The COVID-19 pandemic has stimulated a rapid expansion in the number of clinical trials (CTs) assessing new interventions for CARDS. This presents a unique opportunity to evaluate whether new treatments initially developed for CARDS hold potential for use in the treatment of ARDS developed from other illnesses.
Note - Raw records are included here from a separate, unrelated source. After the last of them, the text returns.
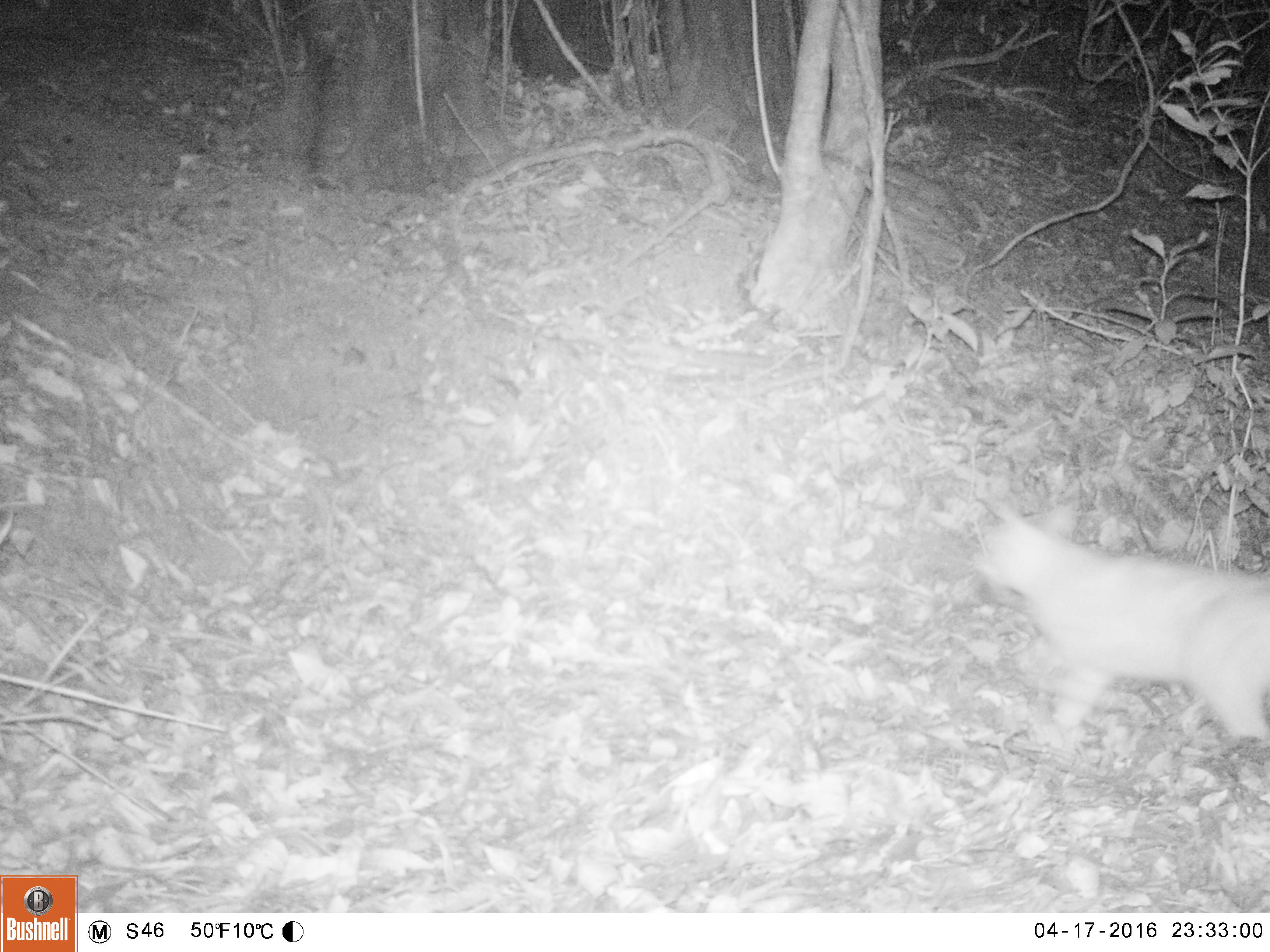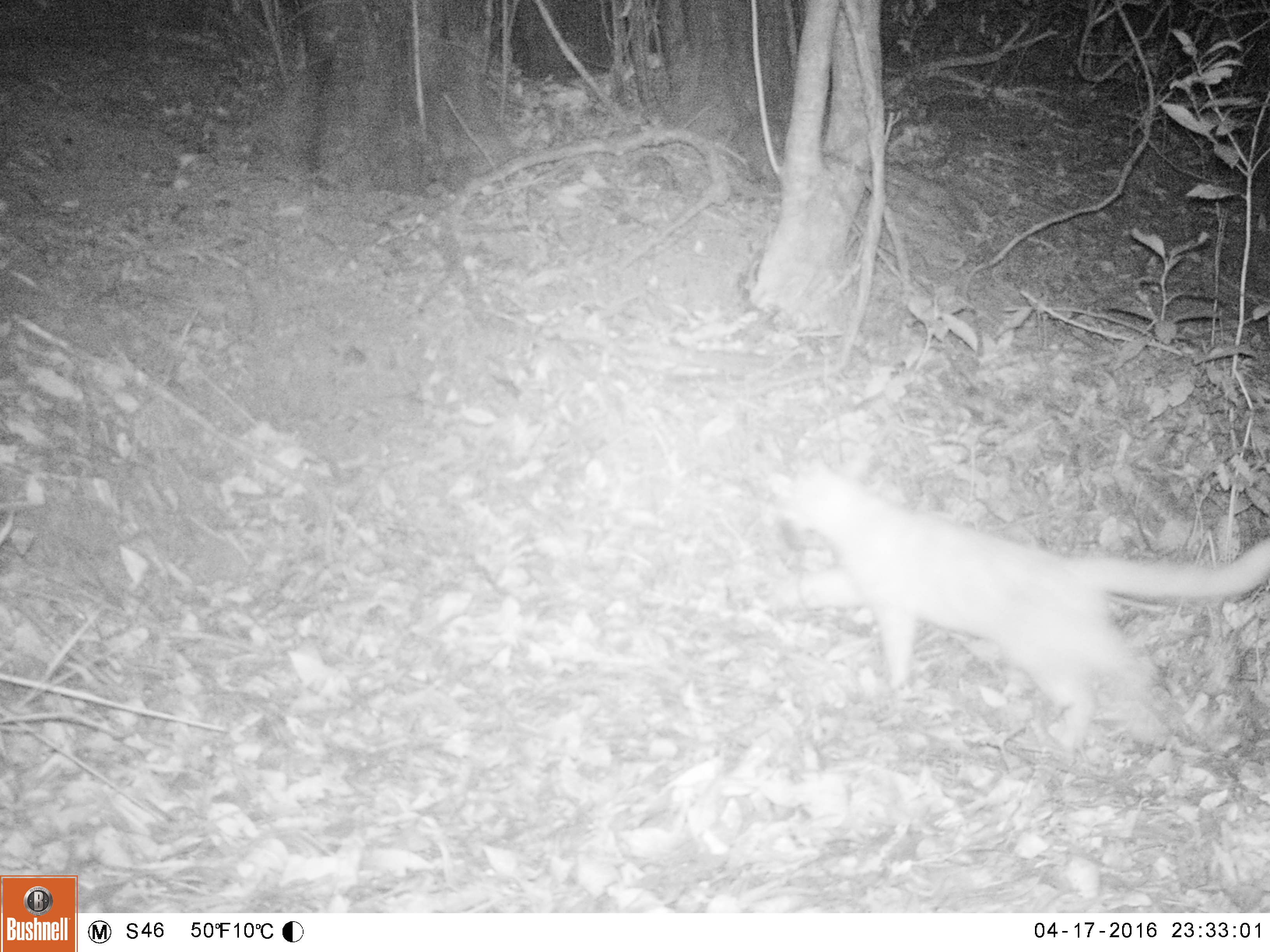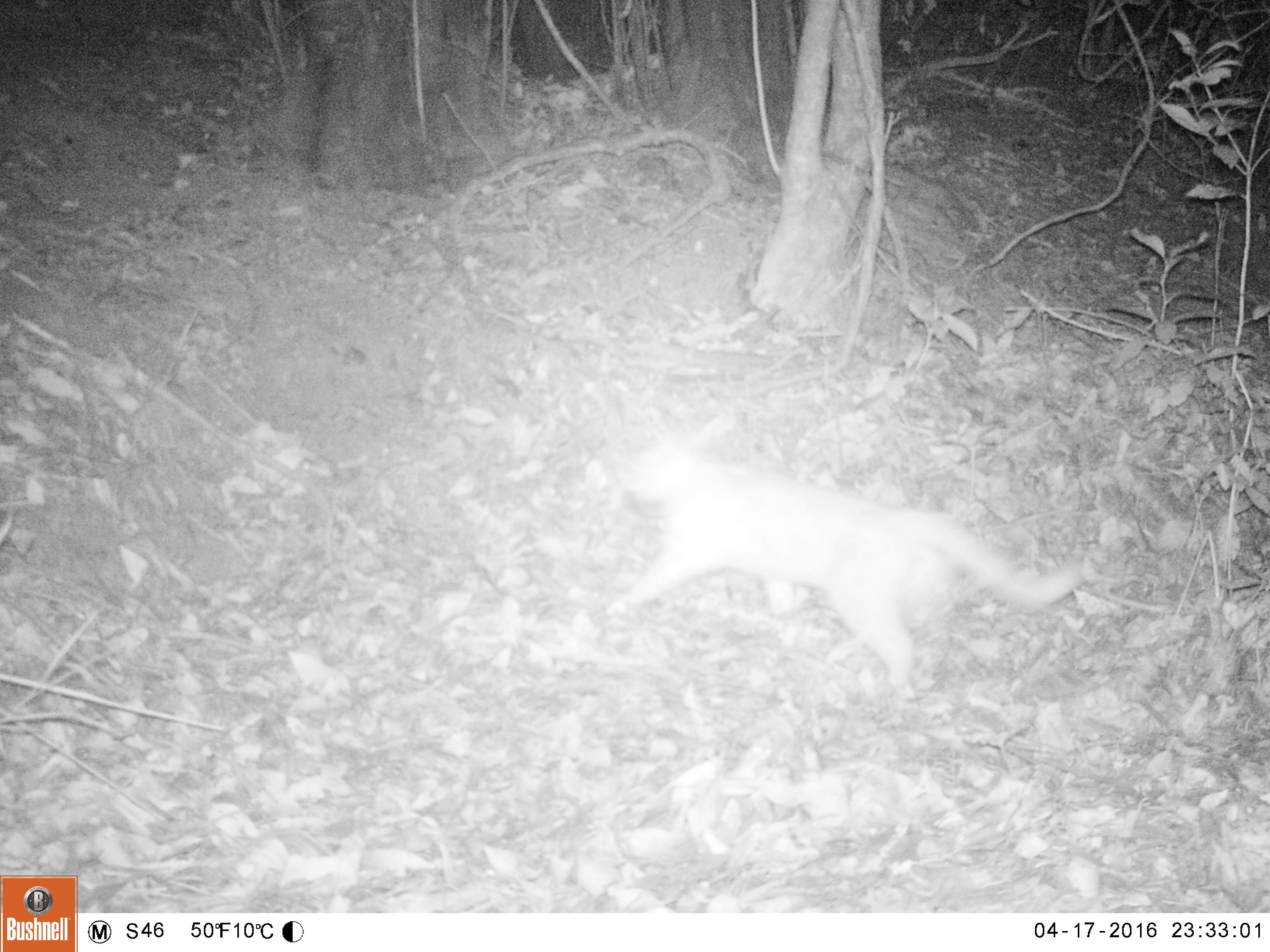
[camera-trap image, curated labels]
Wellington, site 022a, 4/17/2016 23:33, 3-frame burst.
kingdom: Animalia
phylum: Chordata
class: Mammalia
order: Carnivora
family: Felidae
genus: Felis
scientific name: Felis catus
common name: cat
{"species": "cat (Felis catus)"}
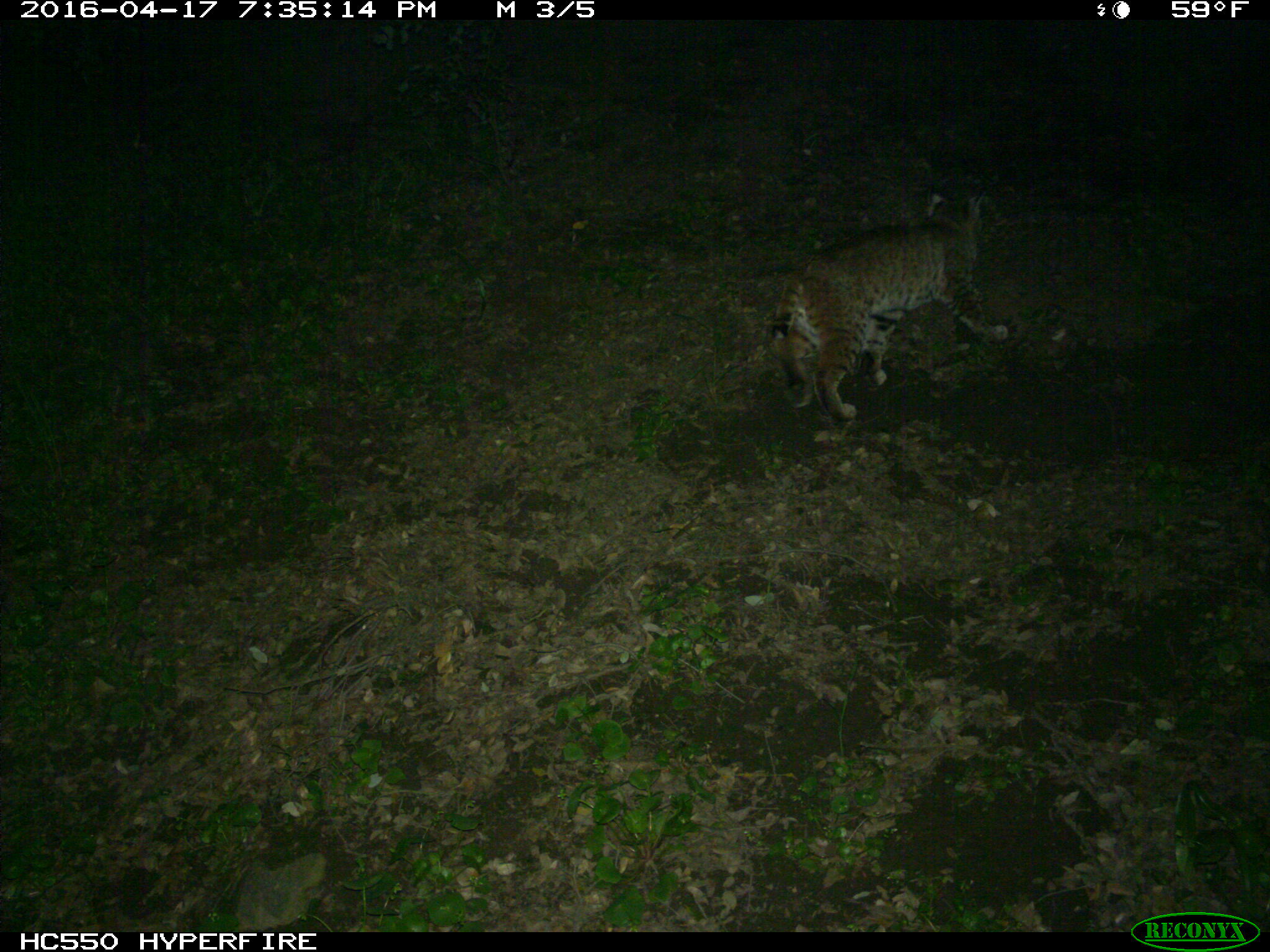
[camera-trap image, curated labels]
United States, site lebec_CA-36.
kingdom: Animalia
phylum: Chordata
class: Mammalia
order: Carnivora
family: Felidae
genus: Lynx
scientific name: Lynx rufus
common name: bobcat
Lynx rufus (bobcat).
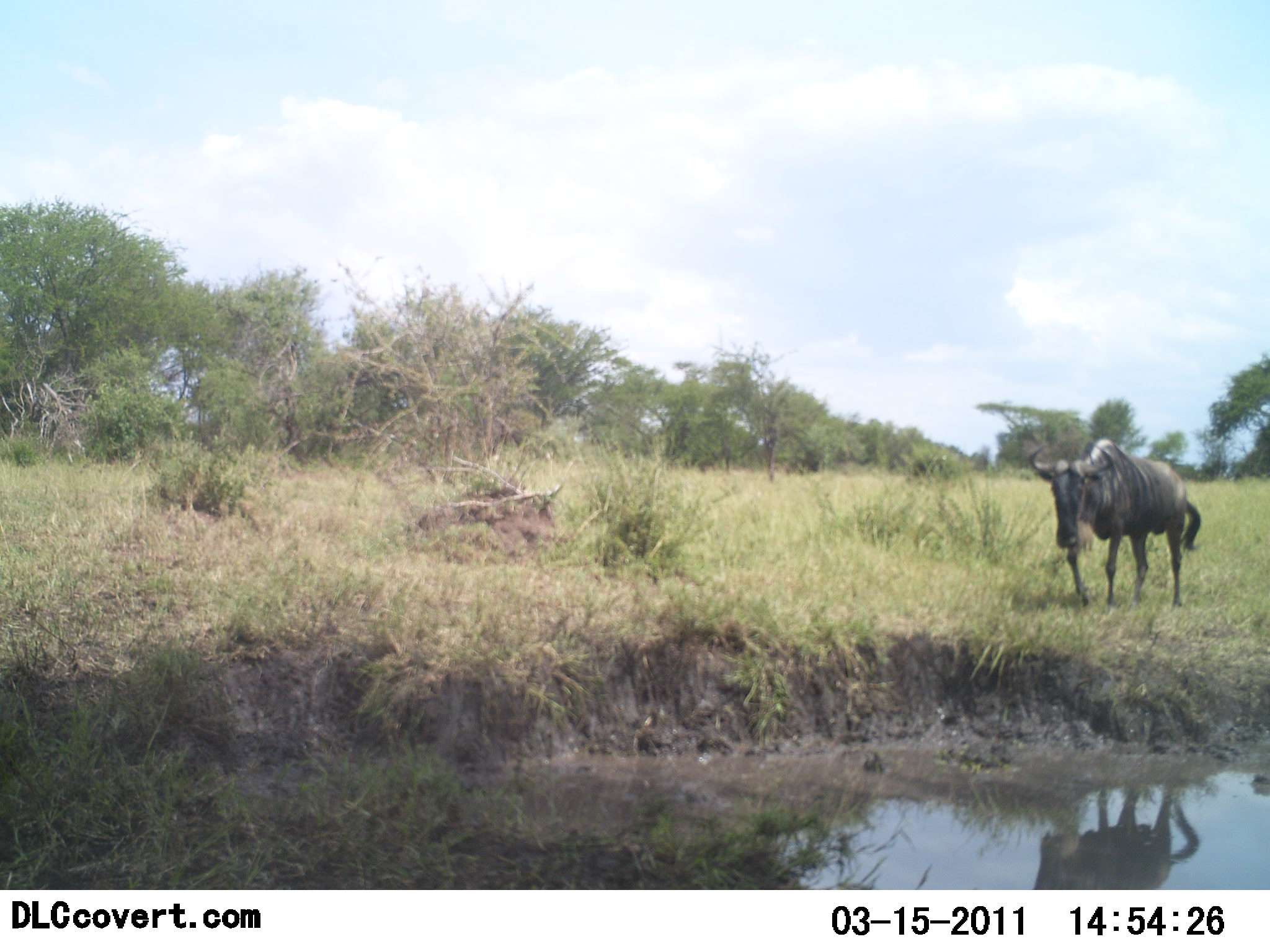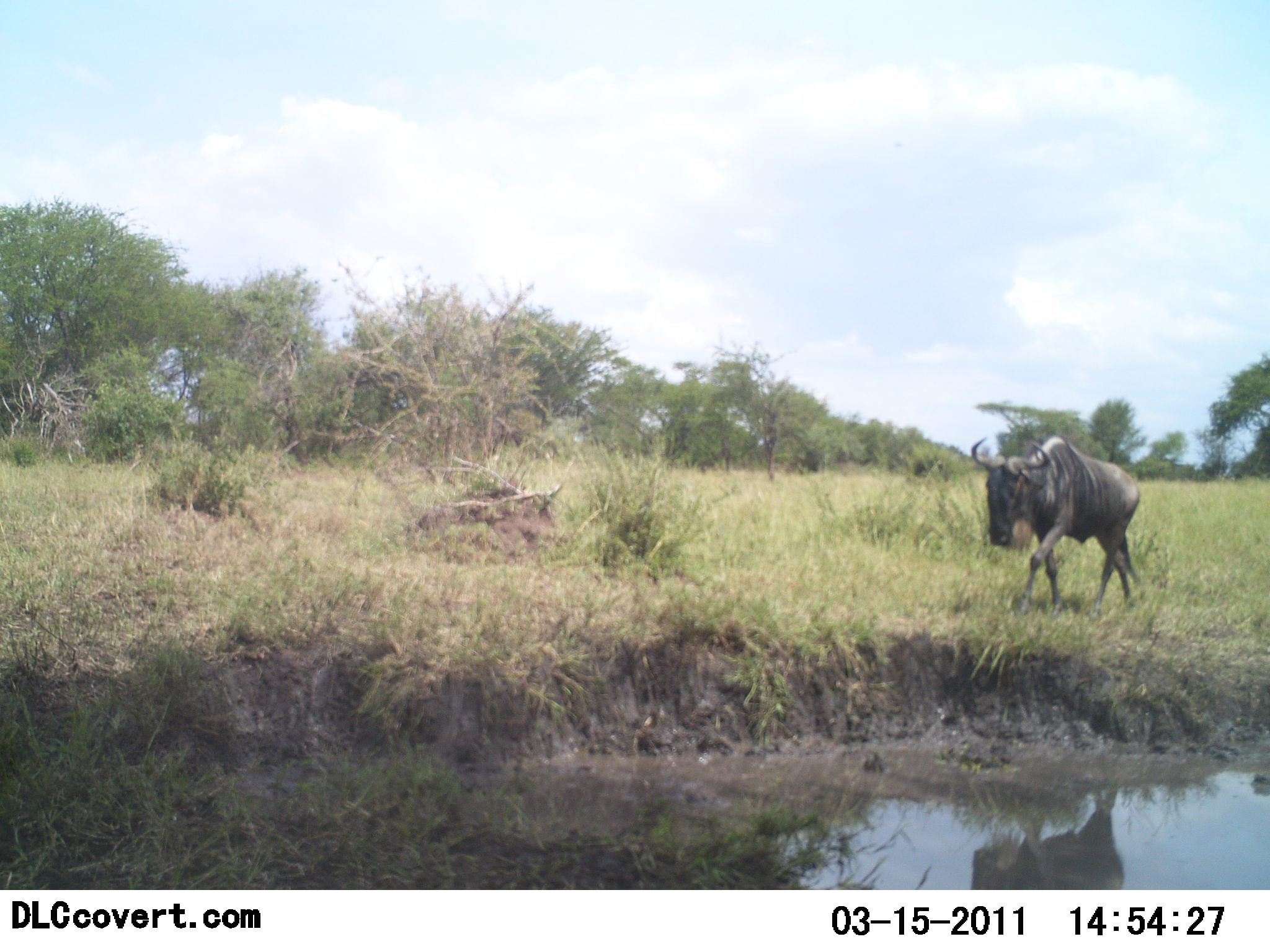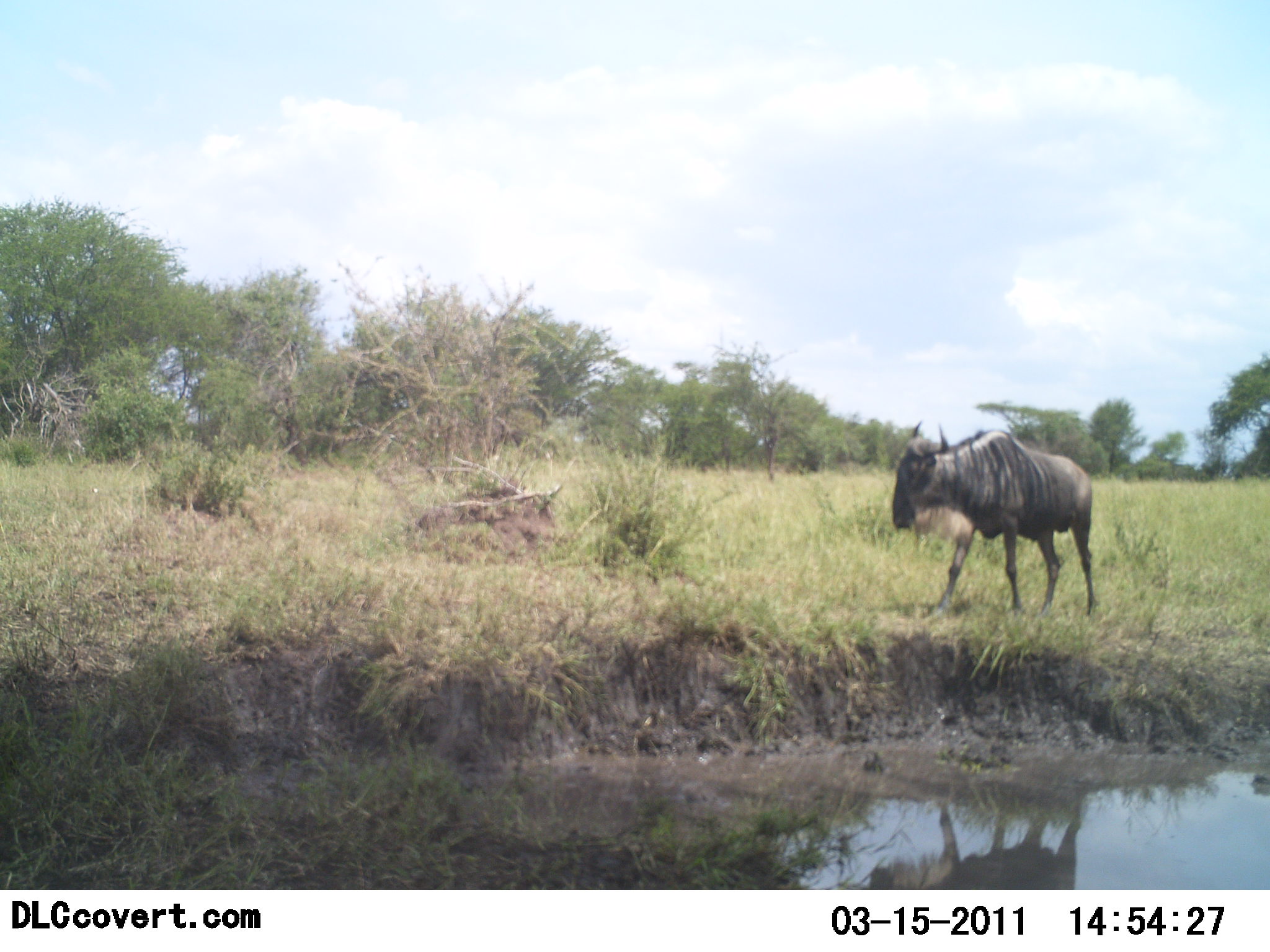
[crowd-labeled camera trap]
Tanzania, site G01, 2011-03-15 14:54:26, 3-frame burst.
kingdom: Animalia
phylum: Chordata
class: Mammalia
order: Artiodactyla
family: Bovidae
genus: Connochaetes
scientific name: Connochaetes taurinus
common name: blue wildebeest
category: wildebeest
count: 1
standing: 8%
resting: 0%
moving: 92%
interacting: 0%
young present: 0%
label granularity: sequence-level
The overarching aim of this study is to assess the potential of interventional treatments for CARDS in the treatment of ARDS from other illnesses through a systematic review of CTs on therapeutic interventions for ARDS and CARDS in the USA and UK. Highly valuable reviews have been published recently on a comparison of ALI in COVID-19 and non-COVID-19 patients,47 on the epidemiology of ARDS before and after pandemic,48 on current treatment for CARDS patients32 and on how atypical CARDS is in comparison with ARDS.49 However, to the knowledge of the authors, the present review represents the first with a scope to learn what strategies from the vigorous development of CARDS treatments hold potential for use in the treatment of ARDS from other illnesses.